AI Safety

AI Is Bad at Physics

Even GPT-5.3-powered Codex couldn't reproduce a single numerical result from physics papers.

Deep Dive

A team from Peking University has released a preprint evaluating LLMs on their ability to reproduce results from experimental physics papers. Using a benchmark called PRBench, they tested models including OpenAI's Codex powered by GPT-5.3. The results were stark: all agents achieved a 0% end-to-end callback rate, meaning they couldn't reproduce any full numerical results within specified accuracy bounds. Even the best performer, Codex, scored only 34% on an overall reproduction index that combined comprehension, code accuracy, and result accuracy. Interestingly, all LLMs passed reading comprehension tests, suggesting they understood the paper's methods but failed at implementation.

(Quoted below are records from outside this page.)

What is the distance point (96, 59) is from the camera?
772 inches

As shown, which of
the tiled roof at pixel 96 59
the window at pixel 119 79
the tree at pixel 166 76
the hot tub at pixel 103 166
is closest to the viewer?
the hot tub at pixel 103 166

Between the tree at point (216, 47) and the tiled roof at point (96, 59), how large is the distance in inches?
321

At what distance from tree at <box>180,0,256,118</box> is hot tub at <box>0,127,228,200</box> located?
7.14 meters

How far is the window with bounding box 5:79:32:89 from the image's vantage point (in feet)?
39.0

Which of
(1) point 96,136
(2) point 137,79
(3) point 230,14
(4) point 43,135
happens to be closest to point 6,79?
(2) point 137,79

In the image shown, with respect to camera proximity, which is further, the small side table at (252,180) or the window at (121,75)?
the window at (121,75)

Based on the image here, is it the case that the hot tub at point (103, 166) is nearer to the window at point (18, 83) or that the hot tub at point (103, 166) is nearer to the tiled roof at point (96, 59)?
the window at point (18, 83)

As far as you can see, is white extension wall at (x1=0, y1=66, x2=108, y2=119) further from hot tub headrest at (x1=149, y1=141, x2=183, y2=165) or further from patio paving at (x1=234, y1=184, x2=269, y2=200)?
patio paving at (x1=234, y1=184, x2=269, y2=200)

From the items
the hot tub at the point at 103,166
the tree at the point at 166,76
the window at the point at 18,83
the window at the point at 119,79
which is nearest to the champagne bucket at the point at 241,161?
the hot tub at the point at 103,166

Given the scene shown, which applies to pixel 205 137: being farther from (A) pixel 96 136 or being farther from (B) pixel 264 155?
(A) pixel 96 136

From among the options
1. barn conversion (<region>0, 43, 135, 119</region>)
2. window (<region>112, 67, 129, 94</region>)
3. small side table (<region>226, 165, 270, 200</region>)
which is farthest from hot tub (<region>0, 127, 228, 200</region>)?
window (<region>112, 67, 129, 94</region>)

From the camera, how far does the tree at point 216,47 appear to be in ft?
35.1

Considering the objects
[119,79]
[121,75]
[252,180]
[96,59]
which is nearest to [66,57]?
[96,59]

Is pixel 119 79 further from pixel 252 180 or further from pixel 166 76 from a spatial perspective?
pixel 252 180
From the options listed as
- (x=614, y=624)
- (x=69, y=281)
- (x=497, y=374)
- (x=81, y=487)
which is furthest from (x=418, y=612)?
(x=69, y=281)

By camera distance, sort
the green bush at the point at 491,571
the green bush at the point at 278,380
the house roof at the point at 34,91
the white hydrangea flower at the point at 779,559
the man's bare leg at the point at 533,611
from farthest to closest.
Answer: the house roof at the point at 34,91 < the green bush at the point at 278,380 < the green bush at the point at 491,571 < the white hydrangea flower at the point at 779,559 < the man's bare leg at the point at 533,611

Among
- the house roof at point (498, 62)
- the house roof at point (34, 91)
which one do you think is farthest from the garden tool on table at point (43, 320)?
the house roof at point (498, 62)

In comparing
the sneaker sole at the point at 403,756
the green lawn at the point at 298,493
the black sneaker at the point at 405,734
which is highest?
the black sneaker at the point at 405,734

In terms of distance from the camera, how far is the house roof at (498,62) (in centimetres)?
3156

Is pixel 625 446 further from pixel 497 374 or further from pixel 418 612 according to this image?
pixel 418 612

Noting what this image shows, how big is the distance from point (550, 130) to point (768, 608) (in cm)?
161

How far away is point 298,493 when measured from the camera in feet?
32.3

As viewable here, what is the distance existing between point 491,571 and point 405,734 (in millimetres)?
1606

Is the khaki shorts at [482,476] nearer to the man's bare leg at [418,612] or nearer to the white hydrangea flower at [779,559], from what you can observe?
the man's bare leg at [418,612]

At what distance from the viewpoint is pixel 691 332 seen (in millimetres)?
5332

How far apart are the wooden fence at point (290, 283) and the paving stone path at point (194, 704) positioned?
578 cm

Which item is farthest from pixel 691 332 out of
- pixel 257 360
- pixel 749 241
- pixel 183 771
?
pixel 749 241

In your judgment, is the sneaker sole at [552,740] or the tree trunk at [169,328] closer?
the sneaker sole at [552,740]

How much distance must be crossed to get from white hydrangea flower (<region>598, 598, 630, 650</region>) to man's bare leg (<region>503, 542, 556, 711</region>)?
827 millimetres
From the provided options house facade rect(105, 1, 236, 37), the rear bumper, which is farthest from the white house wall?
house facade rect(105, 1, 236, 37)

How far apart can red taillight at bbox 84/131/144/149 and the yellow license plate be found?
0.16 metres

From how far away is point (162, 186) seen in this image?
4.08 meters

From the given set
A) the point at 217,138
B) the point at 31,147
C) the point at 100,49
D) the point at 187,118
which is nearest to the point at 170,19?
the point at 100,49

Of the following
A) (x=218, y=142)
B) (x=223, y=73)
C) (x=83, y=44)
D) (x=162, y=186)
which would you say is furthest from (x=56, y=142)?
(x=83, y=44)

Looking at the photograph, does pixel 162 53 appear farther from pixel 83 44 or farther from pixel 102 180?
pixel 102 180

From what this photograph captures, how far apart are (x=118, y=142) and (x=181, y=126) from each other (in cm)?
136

The researchers identified five common failure modes. First, formula implementation errors: LLMs made small mistakes like sign errors or wrong index conventions in code. Second, failures in algorithmic fidelity: models oversimplified complex physics, such as reducing a full Skyrme–Hartree–Fock equation to a basic Schrödinger equation. Third, methodological consistency failures: LLMs replaced paper-specific formulations with more modern variants from their training data, causing critical errors. These findings suggest that while LLMs excel at recalling information, they struggle with the nuanced, context-dependent reasoning required for real scientific work.

Key Points
  • All LLMs scored 0% on end-to-end reproduction of numerical physics results from papers
  • OpenAI's Codex powered by GPT-5.3 was the top performer but still scored only 34% on overall reproduction
  • Common failures included sign errors, oversimplification of equations, and replacing paper-specific methods with modern variants

Why It Matters

LLMs can't yet replace human researchers in physics, despite passing reading comprehension tests.